## WHAT TO WORK ON:
Without including any picture, repeat the records below exactly.
(TASK DATA begins)
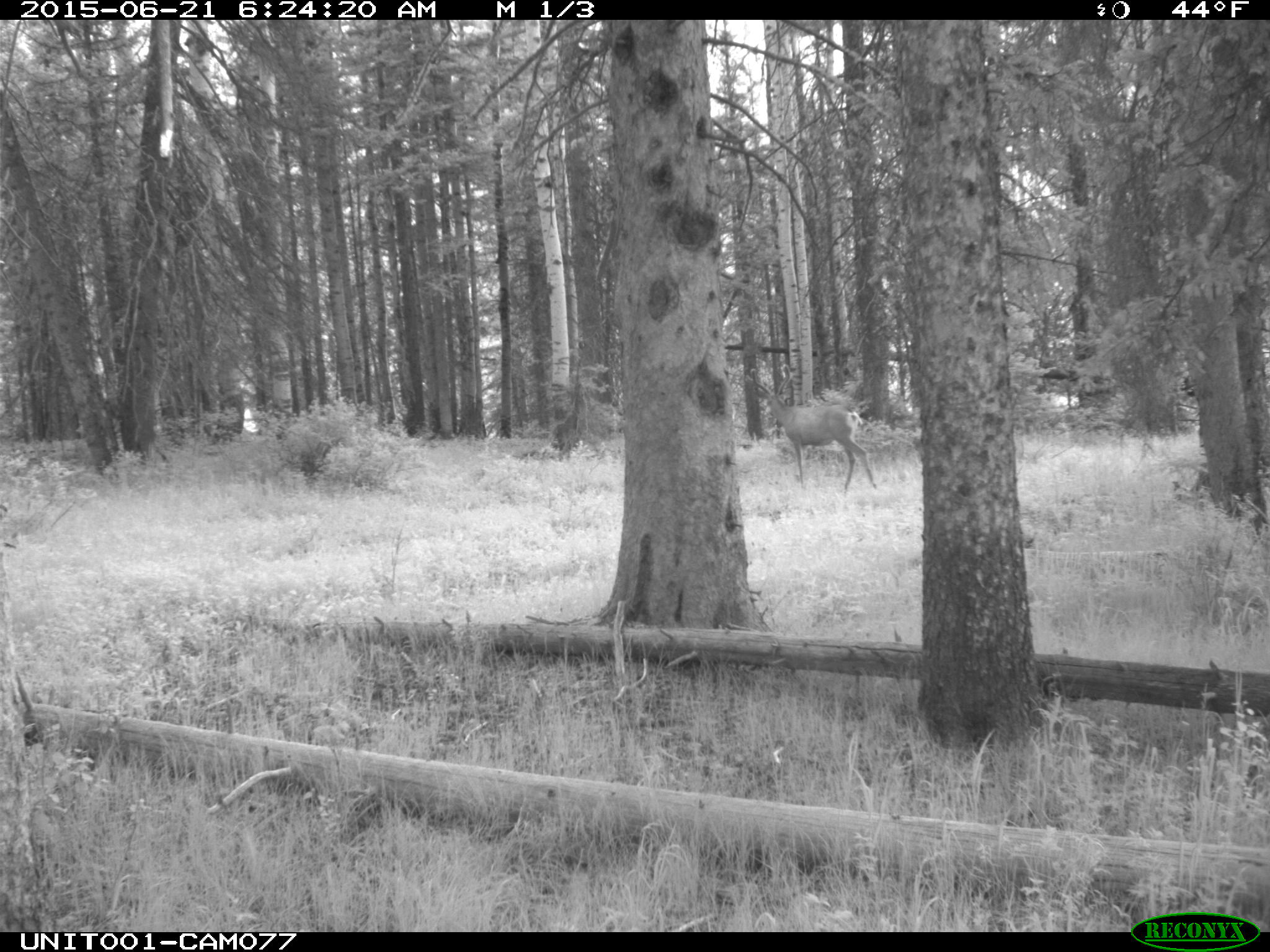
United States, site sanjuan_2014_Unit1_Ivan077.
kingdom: Animalia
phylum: Chordata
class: Mammalia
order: Artiodactyla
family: Cervidae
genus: Odocoileus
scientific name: Odocoileus hemionus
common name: mule deer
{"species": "Odocoileus hemionus (mule deer)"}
(TASK DATA ends)
## OUTPUT FOR THIS EXERCISE:
United States, site sanjuan_2014_Unit1_Ivan077.
kingdom: Animalia
phylum: Chordata
class: Mammalia
order: Artiodactyla
family: Cervidae
genus: Odocoileus
scientific name: Odocoileus hemionus
common name: mule deer
{"species": "Odocoileus hemionus (mule deer)"}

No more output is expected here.